22.4–22.7: Nutrients are grouped into six categories.
A jaguar takes a drink at a watering hole in Belize.
22.4: Water is an essential nutrient.
All animals need water to survive. In the early 1900s, an Italian man sentenced to death reportedly volunteered to determine how long he could live without food or water. The fatal “experiment” lasted only 17 days before he died. Water, which is considered an essential nutrient, constitutes about 60% to 65% of the body weight in most mammals. This water plays important roles in both the intracellular fluid and the extracellular fluids, including blood, in humans and other animals (FIGURE 22-6). Water in body fluids serves a variety of critical purposes, all of which can be impaired when the animal becomes dehydrated.
Figure 22.6: Water is an essential component of the diet.
- Water transports nutrients and waste materials throughout the body.
- It takes part in chemical reactions.
- It serves as a solvent for many vitamins and minerals, amino acids, and sugars.
- It lubricates many joints, the spinal cord, and the eyes.
- It helps regulate body temperature.
A person expending about 2,000 kcal/day needs about 2–3 liters of water each day. This can come directly from drinking water, but there are many other sources of water in our diet, including milk, which is about 90% water, juices, and food, and the water released as a by-product of many chemical reactions. Water intake must offset the water lost in urine, feces, respiration, and sweating. It is important to remember, too, as we saw in the Chapter 3 StreetBio, that drinking too much water too quickly can also be dangerous. The consumption of too much water can lead to water intoxication—which sometimes happens to marathon runners during a race. When coupled with the loss of salt through sweating, over-consumption of water can lead to severe sodium imbalance. This imbalance causes dizziness, nausea, confusion, and swelling of the extremities. And in serious cases, it can lead to swelling of the brain, which can cause death.
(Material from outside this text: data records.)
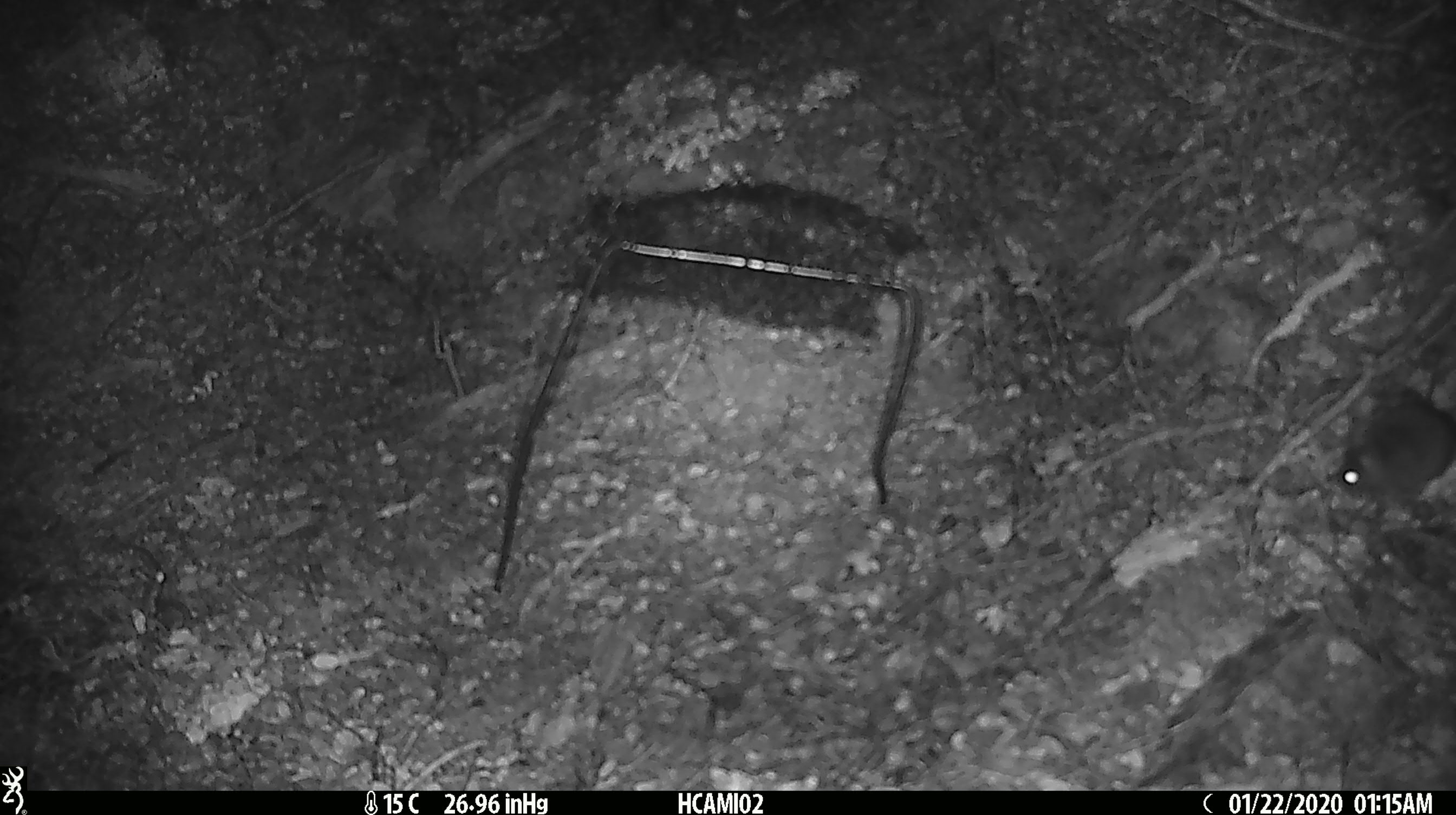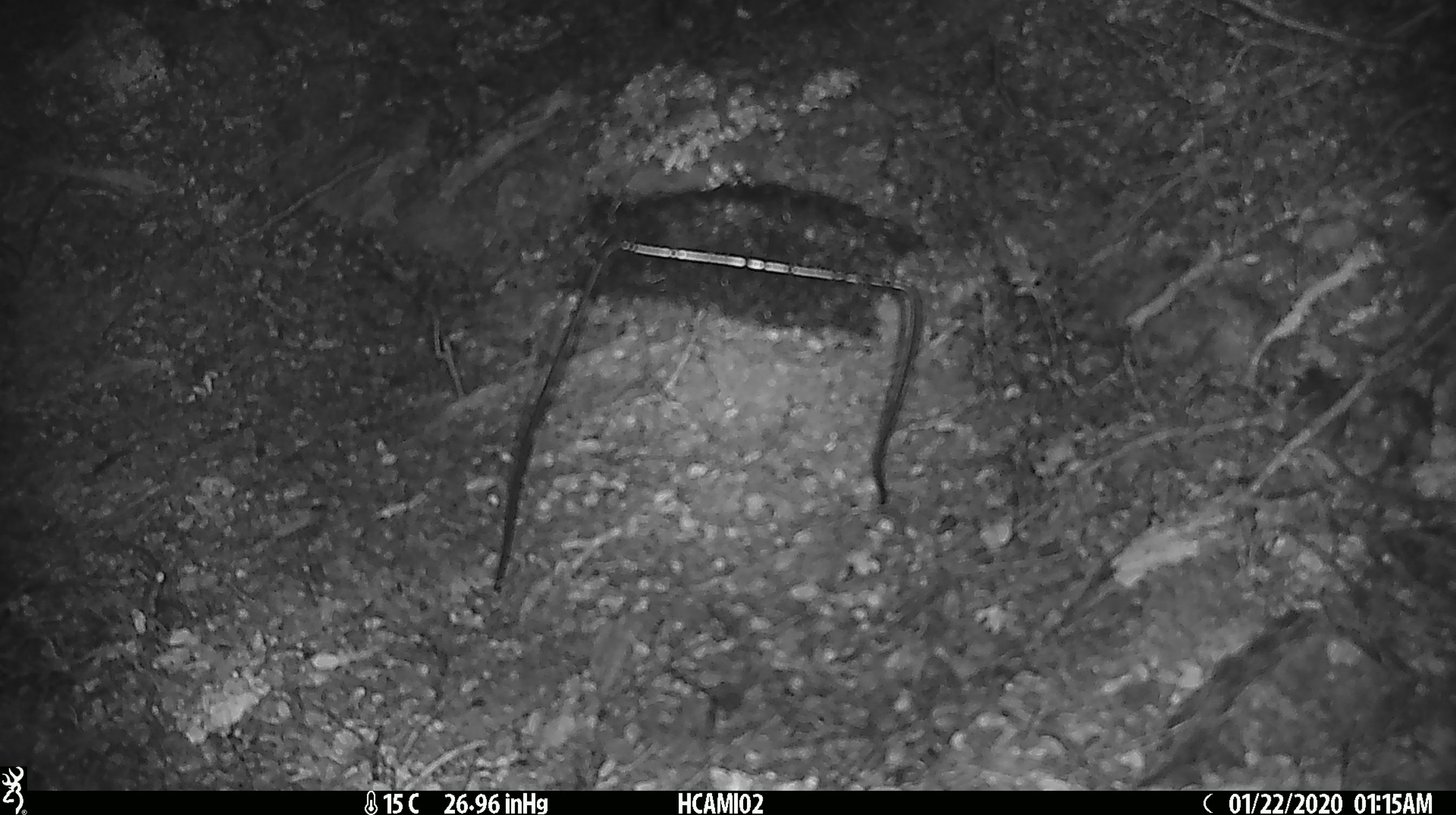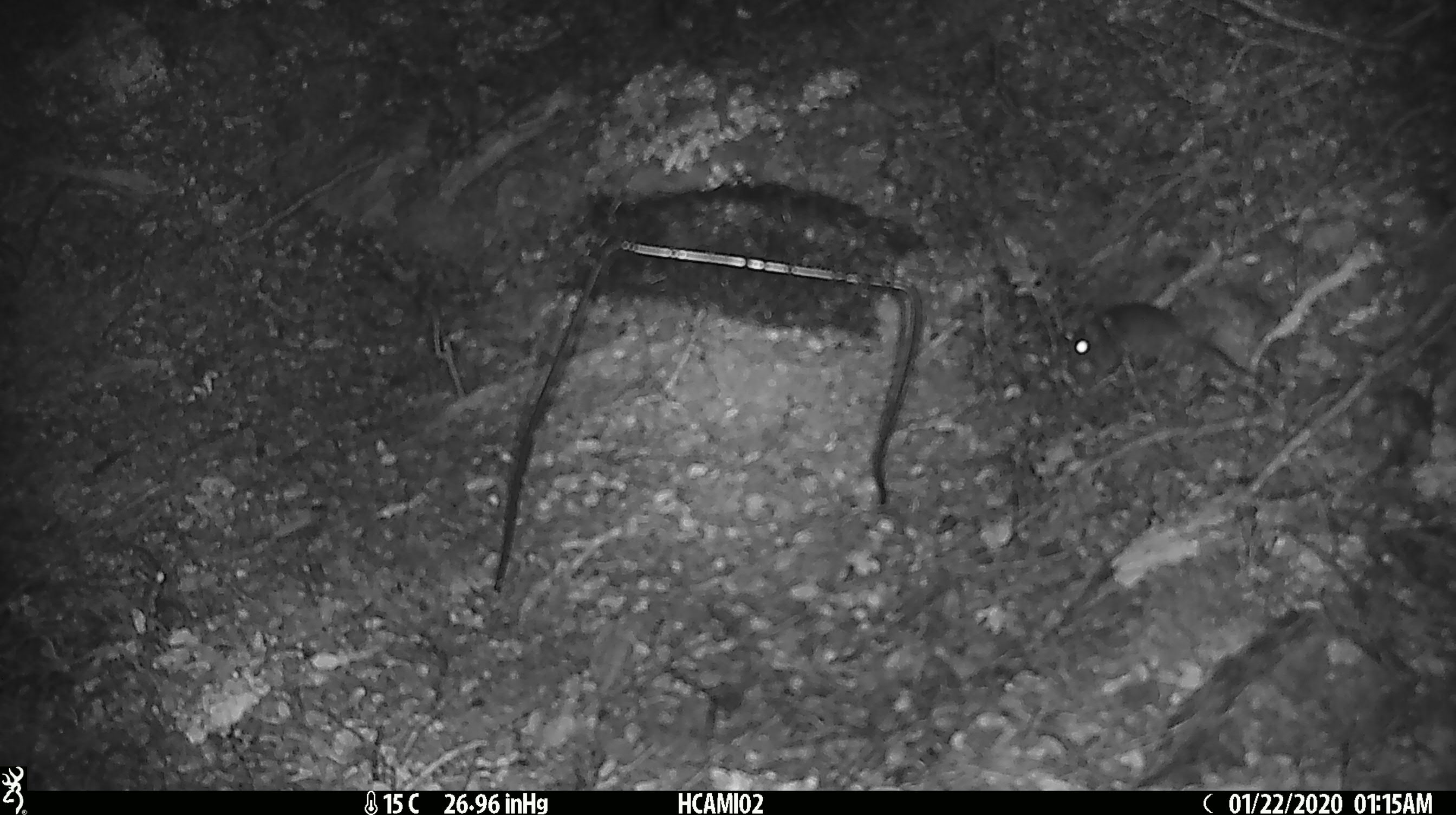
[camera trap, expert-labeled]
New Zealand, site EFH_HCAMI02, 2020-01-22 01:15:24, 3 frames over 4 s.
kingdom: Animalia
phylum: Chordata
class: Mammalia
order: Rodentia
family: Muridae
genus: Mus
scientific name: Mus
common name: mouse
Mouse (Mus).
Water usage varies among animal species. Tremendous water efficiency has evolved in some desert mammals—the kangaroo rat, for example, gets all of the water it needs, not from drinking, but from food and metabolic processes. Among the marine birds and reptiles, most are able to drink salt water. They can do this with the aid of salt glands that remove and excrete the excess salt they consume.
Q
Question
22.1
If water is so important, why are there some desert animals that never need to drink?
TAKE-HOME MESSAGE 22.4
Water is probably the single most important component of an animal’s diet. It constitutes 60% to 65% of the body weight of most mammals. It transports nutrients and waste materials throughout the body, takes part in metabolic reactions, serves as a solvent, lubricates many body parts, and helps regulate body temperature.
What are the key sources of water in our diet?